Becoming much better musicians in the interim between albums, the more serious musical tone the band constructed translates to the lyrics as well, which are full of weighty topics and reflective of the social upheaval happening in the late ’60’s. As much as the first album mirrored the flower power ideals of the mid-’60’s, this album caught and tried to translate the spirit of how people felt when they realized peace, love and understanding weren’t enough to right the world. In addition, a blazing twin lead guitar sound began to emerge. Instead of the tightly structured guitar parts on their first album, these songs featured guitars which blurred the lines between lead and rythym even as the intricate guitar playing spiralled, swooped and curved. The first to develop such a sound, the band’s music from this album is simply thrilling.

Sadly, after their albums failed to make any real mark on radio or in the charts the band splintered. Three of the bandmembers went on to form the short-lived psychedelic folk outfit B.B. Blunder along with Reg King and his brother Bam from Mod R&B group The Action and released one album. Jim Cregan went on to become a well-known studio musician until he hooked up with singer Rod Stewart and joined Stewart’s backing band when Stewart split from the Faces in 1975. Yes, that’s right. The person who played such fantastic guitar on some of the most sublime psychedelic music ever made (not to mention writing most of it) also played on Rod Stewart’s uber-narcisistic disco hit Da Ya Think I’m Sexy.
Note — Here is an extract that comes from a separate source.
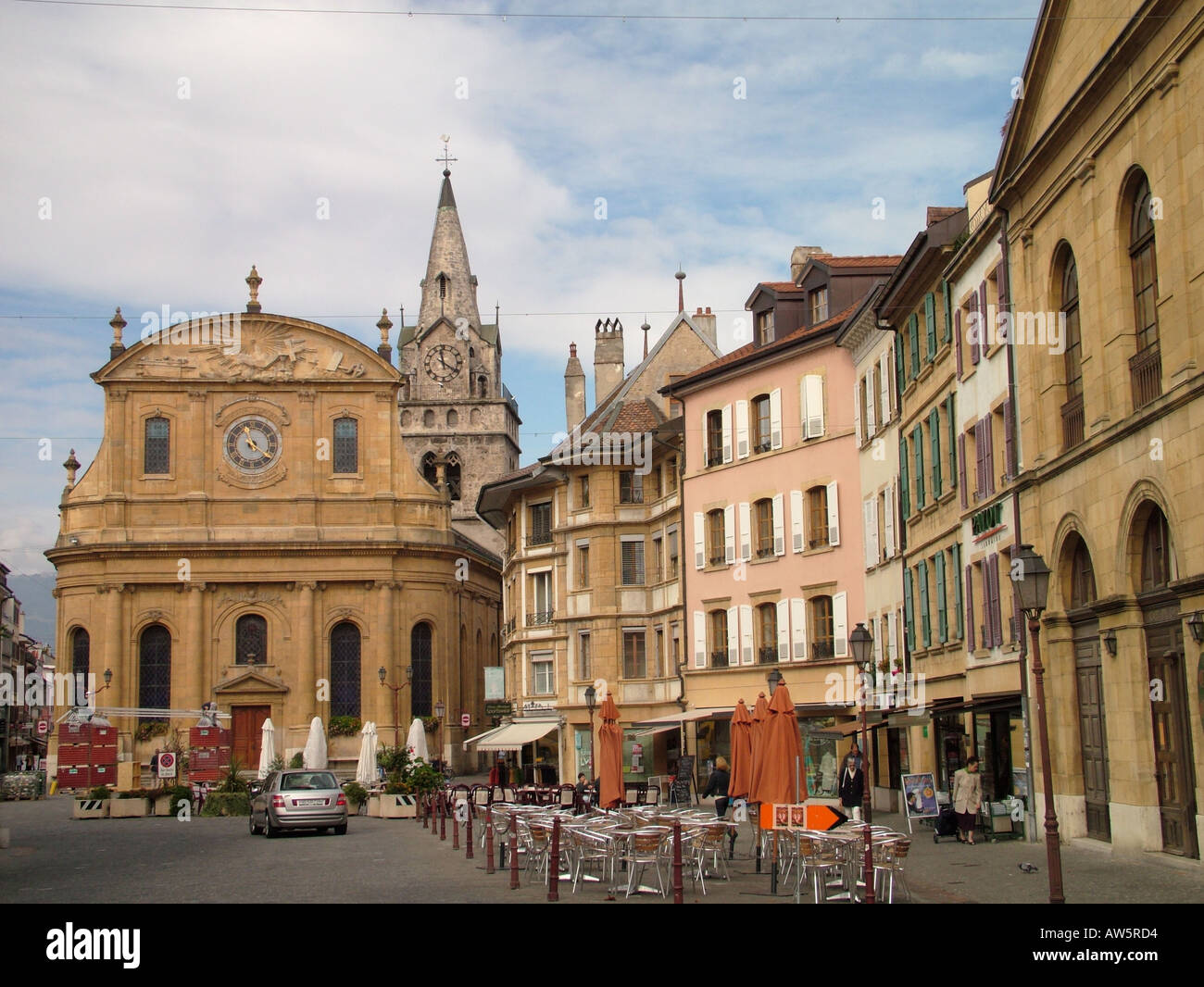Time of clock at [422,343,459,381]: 11:20
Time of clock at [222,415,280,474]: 11:21
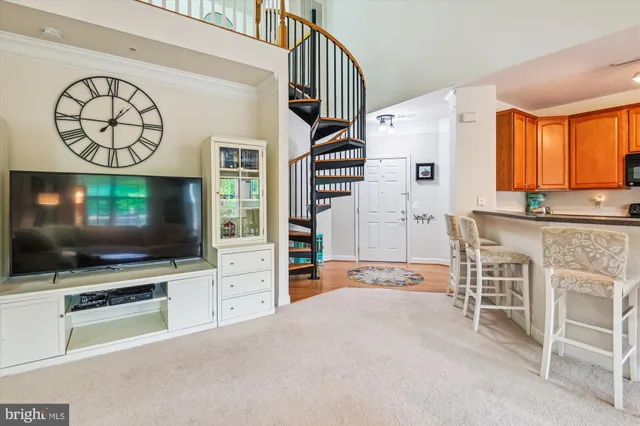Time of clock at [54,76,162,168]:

Sad, isn’t it? See what happens when artists aren’t appreciated?

If you enjoy great psychedelic rock, you will love these two albums. They contain possibly some of the best little-known acid-influenced music you have ever heard, and are a true find. Don’t worry about the fact it has taken too long for them to be reissued. That’s just displaced anger and will not get anybody anywhere at this point. Blame the big record companies. That’s what I always do. Coffee too hot? Blame Warner Bros. Too cold outside? Blame CBS Records. Two rare psyche masterpieces sitting in the vaults for about forty years? Blame the people who never bought the record when it came out, you know, maybe punch someone with a British accent in the eye – then blame the record companies for not seeking it out and not providing it to us for all of these years. Bastards. In any event, these two albums will blow your mind, moreso if you play them back to back. They will sound like the works of two different bands and, best of all, they will sound great.